Example: Live Variable Analysis
The problem
A variable is live at a program point if its current value might still be read before
it is overwritten on at least one subsequent execution path. If a variable is dead —
never read before being overwritten — then any register holding it can be safely reused.
Compilers use this to allocate registers efficiently. Static analysis tools use it to
detect dead assignments (a write to a variable that is never subsequently read is
suspicious: either the write is dead code, or the variable was meant to be used and
wasn't). Both uses require knowing which variables are live at each point.
This page builds a complete live variable analysis from scratch, introducing each piece
of the dataflow analysis framework before the code that
implements it.
Step 1 — The target program
Here is the program we will analyse:
1
2
3
4
5
6
7
8
9
10
11
12
13
14
15
16
17
18
19
20
21 | public class Example {
/**
* A simple method used to illustrate live variable analysis.
*
* <p>At the join point after the if/else, both the true branch (y = c)
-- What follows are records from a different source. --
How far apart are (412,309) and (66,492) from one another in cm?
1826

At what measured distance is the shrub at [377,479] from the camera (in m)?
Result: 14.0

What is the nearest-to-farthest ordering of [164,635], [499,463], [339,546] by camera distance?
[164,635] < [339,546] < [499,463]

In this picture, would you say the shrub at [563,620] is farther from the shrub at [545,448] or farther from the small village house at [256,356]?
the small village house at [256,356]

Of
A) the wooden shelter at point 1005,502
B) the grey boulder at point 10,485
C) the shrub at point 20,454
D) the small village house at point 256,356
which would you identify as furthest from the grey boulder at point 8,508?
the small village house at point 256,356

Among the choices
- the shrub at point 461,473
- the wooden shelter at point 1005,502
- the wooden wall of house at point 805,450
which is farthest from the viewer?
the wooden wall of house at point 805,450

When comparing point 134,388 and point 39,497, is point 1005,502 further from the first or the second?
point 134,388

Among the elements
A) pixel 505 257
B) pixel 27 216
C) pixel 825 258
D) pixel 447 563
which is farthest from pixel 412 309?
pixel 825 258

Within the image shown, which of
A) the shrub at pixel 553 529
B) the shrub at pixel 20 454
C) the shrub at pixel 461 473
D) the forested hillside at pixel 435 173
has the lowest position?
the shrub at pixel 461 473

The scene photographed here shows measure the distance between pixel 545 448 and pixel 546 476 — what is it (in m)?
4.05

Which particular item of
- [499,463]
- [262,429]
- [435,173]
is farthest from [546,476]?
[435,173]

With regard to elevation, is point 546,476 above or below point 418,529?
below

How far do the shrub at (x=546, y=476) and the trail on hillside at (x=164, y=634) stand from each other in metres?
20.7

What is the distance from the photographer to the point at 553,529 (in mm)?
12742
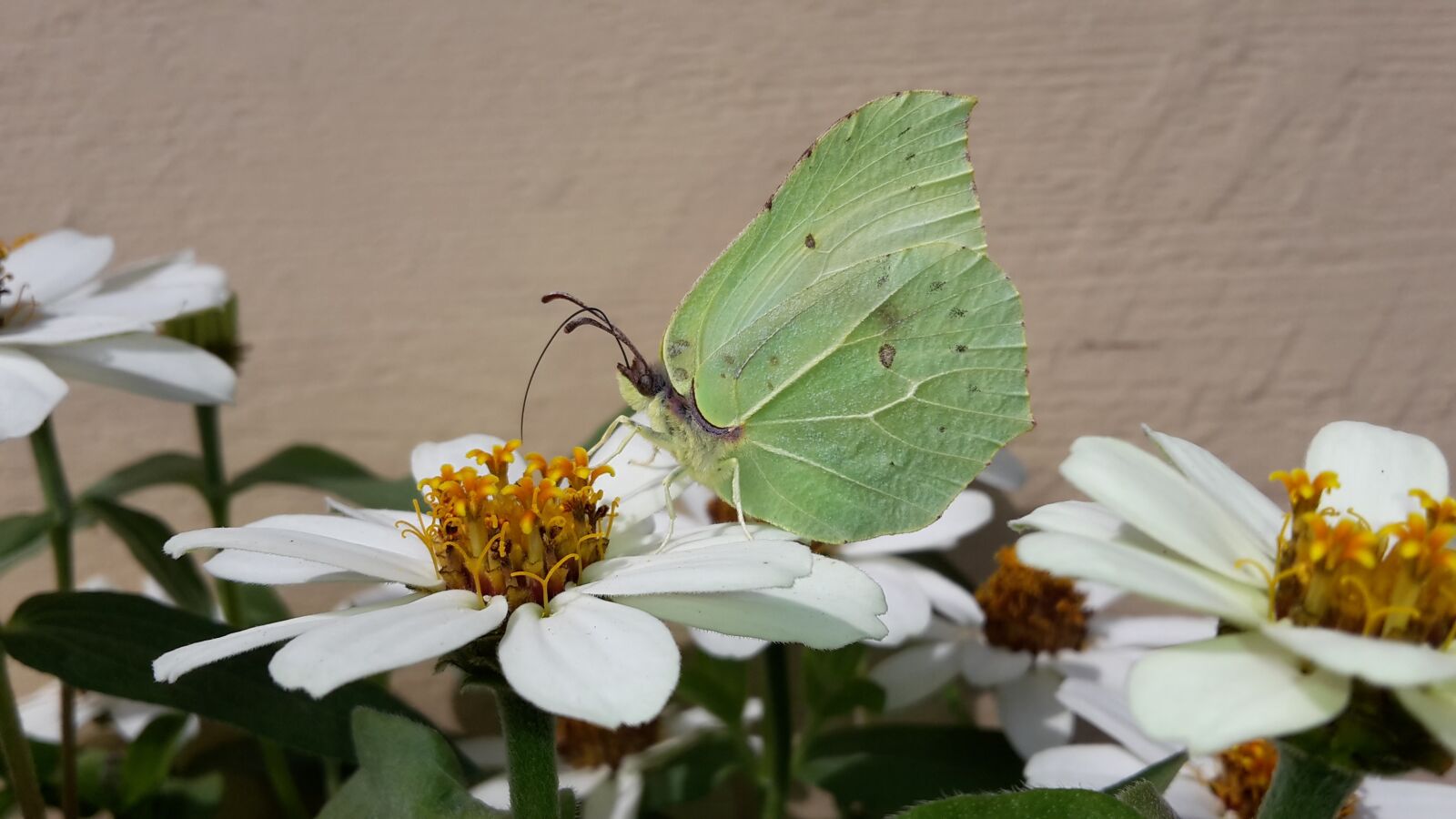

* and the false branch (y = x) have assigned y, but they use different variables.
* This makes the join point non-trivial: the set of live variables is the union
* of what is live on each incoming path.
*/
public static int compute(int a, int b, int c) {
int x = a + b; // stmt: x = a + b (uses a, b; defines x)
int y;
if (a > 0) {
y = c; // stmt: y = c (uses c; defines y)
} else {
y = x; // stmt: y = x (uses x; defines y)
}
return y; // stmt: return y (uses y)
}
}
|
The interesting point is the if/else: the true branch uses c and defines y;
the false branch uses x and defines y. At the join point
after the two branches, facts from both paths must be combined.
Step 2 — The five elements
Every dataflow analysis is fully described by five choices:
| Element |
This analysis |
| Direction |
Backward — liveness is about the future: will this value be read later? |
| Fact domain |
Set<Local> — the set of locals that are live at this point |
| Boundary condition |
∅ — nothing is live after the method returns |
| Initial fact |
∅ — start with the conservative assumption that nothing is live |
| Meet |
Union (∪) — this is a may analysis: a variable is live if it is live on at least one path |
| Transfer function |
IN[S] = use(S) ∪ (OUT[S] − def(S)) — gen/kill style |
Why backward? Because liveness is a property of the future. To know whether x is
live before statement S, you need to know whether x is used after S — which means
looking at what comes after. Facts therefore travel backward, from exit toward entry.
Why union at join points? Because we want soundness: if x might be used on any
path after a join, we must report it as live. Union ensures nothing is missed.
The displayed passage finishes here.